Required action:
A verbatim repeat of the records beneath this line is needed.

[Saved entries]
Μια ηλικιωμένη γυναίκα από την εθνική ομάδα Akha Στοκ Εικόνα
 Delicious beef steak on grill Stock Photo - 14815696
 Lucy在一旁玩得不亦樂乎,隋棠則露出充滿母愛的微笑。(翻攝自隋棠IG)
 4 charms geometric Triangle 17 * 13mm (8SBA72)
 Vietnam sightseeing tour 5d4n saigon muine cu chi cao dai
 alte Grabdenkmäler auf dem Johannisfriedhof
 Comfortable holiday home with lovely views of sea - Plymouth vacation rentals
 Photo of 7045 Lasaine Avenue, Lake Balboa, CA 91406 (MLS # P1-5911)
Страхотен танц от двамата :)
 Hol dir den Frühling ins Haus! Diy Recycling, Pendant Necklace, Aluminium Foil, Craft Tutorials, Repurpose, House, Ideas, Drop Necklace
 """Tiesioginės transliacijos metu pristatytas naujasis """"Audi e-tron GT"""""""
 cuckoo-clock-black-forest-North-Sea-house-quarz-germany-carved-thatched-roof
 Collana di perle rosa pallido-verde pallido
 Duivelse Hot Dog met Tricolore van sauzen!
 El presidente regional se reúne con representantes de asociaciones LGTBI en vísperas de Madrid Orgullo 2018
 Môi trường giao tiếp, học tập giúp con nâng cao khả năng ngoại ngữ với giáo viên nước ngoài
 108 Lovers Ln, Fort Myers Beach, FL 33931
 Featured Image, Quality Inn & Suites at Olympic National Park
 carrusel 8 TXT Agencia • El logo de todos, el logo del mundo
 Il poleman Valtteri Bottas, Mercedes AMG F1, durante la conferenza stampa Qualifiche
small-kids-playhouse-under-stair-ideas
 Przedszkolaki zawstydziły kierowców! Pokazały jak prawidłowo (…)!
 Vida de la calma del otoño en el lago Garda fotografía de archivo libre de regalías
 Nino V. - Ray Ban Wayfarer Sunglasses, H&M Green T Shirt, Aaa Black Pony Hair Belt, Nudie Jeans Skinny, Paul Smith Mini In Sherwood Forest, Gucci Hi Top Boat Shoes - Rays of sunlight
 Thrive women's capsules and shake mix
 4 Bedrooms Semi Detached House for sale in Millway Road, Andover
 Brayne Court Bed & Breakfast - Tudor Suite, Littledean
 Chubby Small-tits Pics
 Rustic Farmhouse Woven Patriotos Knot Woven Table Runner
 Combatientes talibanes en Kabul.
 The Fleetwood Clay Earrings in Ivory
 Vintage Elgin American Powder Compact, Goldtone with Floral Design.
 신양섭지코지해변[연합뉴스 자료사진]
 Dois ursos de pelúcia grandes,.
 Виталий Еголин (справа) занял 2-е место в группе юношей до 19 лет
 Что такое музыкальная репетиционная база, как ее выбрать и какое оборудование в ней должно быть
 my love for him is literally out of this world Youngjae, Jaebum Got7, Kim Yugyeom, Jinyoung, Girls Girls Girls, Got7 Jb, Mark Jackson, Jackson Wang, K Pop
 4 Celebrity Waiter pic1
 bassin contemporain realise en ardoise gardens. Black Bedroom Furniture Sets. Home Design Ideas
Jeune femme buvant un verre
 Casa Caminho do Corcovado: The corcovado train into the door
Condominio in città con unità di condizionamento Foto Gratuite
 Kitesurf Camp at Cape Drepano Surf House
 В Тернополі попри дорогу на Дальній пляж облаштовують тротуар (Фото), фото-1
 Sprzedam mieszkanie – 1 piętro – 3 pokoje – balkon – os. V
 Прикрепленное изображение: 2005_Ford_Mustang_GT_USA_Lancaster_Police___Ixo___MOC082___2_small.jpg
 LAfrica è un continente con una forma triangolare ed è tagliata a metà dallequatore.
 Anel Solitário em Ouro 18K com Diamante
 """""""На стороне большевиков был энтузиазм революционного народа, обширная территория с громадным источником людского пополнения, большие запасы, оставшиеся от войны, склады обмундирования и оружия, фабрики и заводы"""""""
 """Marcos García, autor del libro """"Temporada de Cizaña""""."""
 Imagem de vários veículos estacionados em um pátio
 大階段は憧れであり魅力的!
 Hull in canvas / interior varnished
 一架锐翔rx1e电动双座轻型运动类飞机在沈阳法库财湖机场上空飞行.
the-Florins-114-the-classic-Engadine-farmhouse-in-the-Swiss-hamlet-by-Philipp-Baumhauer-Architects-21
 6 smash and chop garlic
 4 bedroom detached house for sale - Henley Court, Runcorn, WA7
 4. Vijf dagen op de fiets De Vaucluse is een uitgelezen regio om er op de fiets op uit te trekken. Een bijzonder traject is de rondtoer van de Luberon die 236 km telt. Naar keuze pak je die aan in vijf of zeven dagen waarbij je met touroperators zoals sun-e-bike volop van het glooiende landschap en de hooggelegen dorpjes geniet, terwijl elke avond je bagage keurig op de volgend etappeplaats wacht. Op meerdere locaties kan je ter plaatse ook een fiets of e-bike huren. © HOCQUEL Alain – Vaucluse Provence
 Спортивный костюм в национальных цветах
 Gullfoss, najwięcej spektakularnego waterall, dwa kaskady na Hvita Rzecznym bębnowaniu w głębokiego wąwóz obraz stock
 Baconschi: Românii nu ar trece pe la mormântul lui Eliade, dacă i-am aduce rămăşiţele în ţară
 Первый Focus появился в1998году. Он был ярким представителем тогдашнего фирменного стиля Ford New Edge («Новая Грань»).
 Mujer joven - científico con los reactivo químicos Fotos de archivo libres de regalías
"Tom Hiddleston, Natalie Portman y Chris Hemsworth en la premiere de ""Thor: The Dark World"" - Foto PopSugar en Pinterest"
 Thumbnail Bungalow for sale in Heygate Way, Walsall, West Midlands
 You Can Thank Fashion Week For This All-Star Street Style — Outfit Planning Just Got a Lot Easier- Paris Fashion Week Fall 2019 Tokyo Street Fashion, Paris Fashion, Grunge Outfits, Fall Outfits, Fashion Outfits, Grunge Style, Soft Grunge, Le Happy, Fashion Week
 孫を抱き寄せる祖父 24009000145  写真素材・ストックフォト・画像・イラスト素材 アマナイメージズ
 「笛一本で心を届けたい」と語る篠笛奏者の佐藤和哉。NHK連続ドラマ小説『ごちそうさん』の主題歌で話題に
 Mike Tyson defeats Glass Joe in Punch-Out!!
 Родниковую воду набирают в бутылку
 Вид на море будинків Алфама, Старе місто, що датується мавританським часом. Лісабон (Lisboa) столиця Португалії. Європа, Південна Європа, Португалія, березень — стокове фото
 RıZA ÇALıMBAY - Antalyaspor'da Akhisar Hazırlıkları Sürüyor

Output:
Μια ηλικιωμένη γυναίκα από την εθνική ομάδα Akha Στοκ Εικόνα
 Delicious beef steak on grill Stock Photo - 14815696
 Lucy在一旁玩得不亦樂乎,隋棠則露出充滿母愛的微笑。(翻攝自隋棠IG)
 4 charms geometric Triangle 17 * 13mm (8SBA72)
 Vietnam sightseeing tour 5d4n saigon muine cu chi cao dai
 alte Grabdenkmäler auf dem Johannisfriedhof
 Comfortable holiday home with lovely views of sea - Plymouth vacation rentals
 Photo of 7045 Lasaine Avenue, Lake Balboa, CA 91406 (MLS # P1-5911)
Страхотен танц от двамата :)
 Hol dir den Frühling ins Haus! Diy Recycling, Pendant Necklace, Aluminium Foil, Craft Tutorials, Repurpose, House, Ideas, Drop Necklace
 """Tiesioginės transliacijos metu pristatytas naujasis """"Audi e-tron GT"""""""
 cuckoo-clock-black-forest-North-Sea-house-quarz-germany-carved-thatched-roof
 Collana di perle rosa pallido-verde pallido
 Duivelse Hot Dog met Tricolore van sauzen!
 El presidente regional se reúne con representantes de asociaciones LGTBI en vísperas de Madrid Orgullo 2018
 Môi trường giao tiếp, học tập giúp con nâng cao khả năng ngoại ngữ với giáo viên nước ngoài
 108 Lovers Ln, Fort Myers Beach, FL 33931
 Featured Image, Quality Inn & Suites at Olympic National Park
 carrusel 8 TXT Agencia • El logo de todos, el logo del mundo
 Il poleman Valtteri Bottas, Mercedes AMG F1, durante la conferenza stampa Qualifiche
small-kids-playhouse-under-stair-ideas
 Przedszkolaki zawstydziły kierowców! Pokazały jak prawidłowo (…)!
 Vida de la calma del otoño en el lago Garda fotografía de archivo libre de regalías
 Nino V. - Ray Ban Wayfarer Sunglasses, H&M Green T Shirt, Aaa Black Pony Hair Belt, Nudie Jeans Skinny, Paul Smith Mini In Sherwood Forest, Gucci Hi Top Boat Shoes - Rays of sunlight
 Thrive women's capsules and shake mix
 4 Bedrooms Semi Detached House for sale in Millway Road, Andover
 Brayne Court Bed & Breakfast - Tudor Suite, Littledean
 Chubby Small-tits Pics
 Rustic Farmhouse Woven Patriotos Knot Woven Table Runner
 Combatientes talibanes en Kabul.
 The Fleetwood Clay Earrings in Ivory
 Vintage Elgin American Powder Compact, Goldtone with Floral Design.
 신양섭지코지해변[연합뉴스 자료사진]
 Dois ursos de pelúcia grandes,.
 Виталий Еголин (справа) занял 2-е место в группе юношей до 19 лет
 Что такое музыкальная репетиционная база, как ее выбрать и какое оборудование в ней должно быть
 my love for him is literally out of this world Youngjae, Jaebum Got7, Kim Yugyeom, Jinyoung, Girls Girls Girls, Got7 Jb, Mark Jackson, Jackson Wang, K Pop
 4 Celebrity Waiter pic1
 bassin contemporain realise en ardoise gardens. Black Bedroom Furniture Sets. Home Design Ideas
Jeune femme buvant un verre
 Casa Caminho do Corcovado: The corcovado train into the door
Condominio in città con unità di condizionamento Foto Gratuite
 Kitesurf Camp at Cape Drepano Surf House
 В Тернополі попри дорогу на Дальній пляж облаштовують тротуар (Фото), фото-1
 Sprzedam mieszkanie – 1 piętro – 3 pokoje – balkon – os. V
 Прикрепленное изображение: 2005_Ford_Mustang_GT_USA_Lancaster_Police___Ixo___MOC082___2_small.jpg
 LAfrica è un continente con una forma triangolare ed è tagliata a metà dallequatore.
 Anel Solitário em Ouro 18K com Diamante
 """""""На стороне большевиков был энтузиазм революционного народа, обширная территория с громадным источником людского пополнения, большие запасы, оставшиеся от войны, склады обмундирования и оружия, фабрики и заводы"""""""
 """Marcos García, autor del libro """"Temporada de Cizaña""""."""
 Imagem de vários veículos estacionados em um pátio
 大階段は憧れであり魅力的!
 Hull in canvas / interior varnished
 一架锐翔rx1e电动双座轻型运动类飞机在沈阳法库财湖机场上空飞行.
the-Florins-114-the-classic-Engadine-farmhouse-in-the-Swiss-hamlet-by-Philipp-Baumhauer-Architects-21
 6 smash and chop garlic
 4 bedroom detached house for sale - Henley Court, Runcorn, WA7
 4. Vijf dagen op de fiets De Vaucluse is een uitgelezen regio om er op de fiets op uit te trekken. Een bijzonder traject is de rondtoer van de Luberon die 236 km telt. Naar keuze pak je die aan in vijf of zeven dagen waarbij je met touroperators zoals sun-e-bike volop van het glooiende landschap en de hooggelegen dorpjes geniet, terwijl elke avond je bagage keurig op de volgend etappeplaats wacht. Op meerdere locaties kan je ter plaatse ook een fiets of e-bike huren. © HOCQUEL Alain – Vaucluse Provence
 Спортивный костюм в национальных цветах
 Gullfoss, najwięcej spektakularnego waterall, dwa kaskady na Hvita Rzecznym bębnowaniu w głębokiego wąwóz obraz stock
 Baconschi: Românii nu ar trece pe la mormântul lui Eliade, dacă i-am aduce rămăşiţele în ţară
 Первый Focus появился в1998году. Он был ярким представителем тогдашнего фирменного стиля Ford New Edge («Новая Грань»).
 Mujer joven - científico con los reactivo químicos Fotos de archivo libres de regalías
"Tom Hiddleston, Natalie Portman y Chris Hemsworth en la premiere de ""Thor: The Dark World"" - Foto PopSugar en Pinterest"
 Thumbnail Bungalow for sale in Heygate Way, Walsall, West Midlands
 You Can Thank Fashion Week For This All-Star Street Style — Outfit Planning Just Got a Lot Easier- Paris Fashion Week Fall 2019 Tokyo Street Fashion, Paris Fashion, Grunge Outfits, Fall Outfits, Fashion Outfits, Grunge Style, Soft Grunge, Le Happy, Fashion Week
 孫を抱き寄せる祖父 24009000145  写真素材・ストックフォト・画像・イラスト素材 アマナイメージズ
 「笛一本で心を届けたい」と語る篠笛奏者の佐藤和哉。NHK連続ドラマ小説『ごちそうさん』の主題歌で話題に
 Mike Tyson defeats Glass Joe in Punch-Out!!
 Родниковую воду набирают в бутылку
 Вид на море будинків Алфама, Старе місто, що датується мавританським часом. Лісабон (Lisboa) столиця Португалії. Європа, Південна Європа, Португалія, березень — стокове фото
 RıZA ÇALıMBAY - Antalyaspor'da Akhisar Hazırlıkları Sürüyor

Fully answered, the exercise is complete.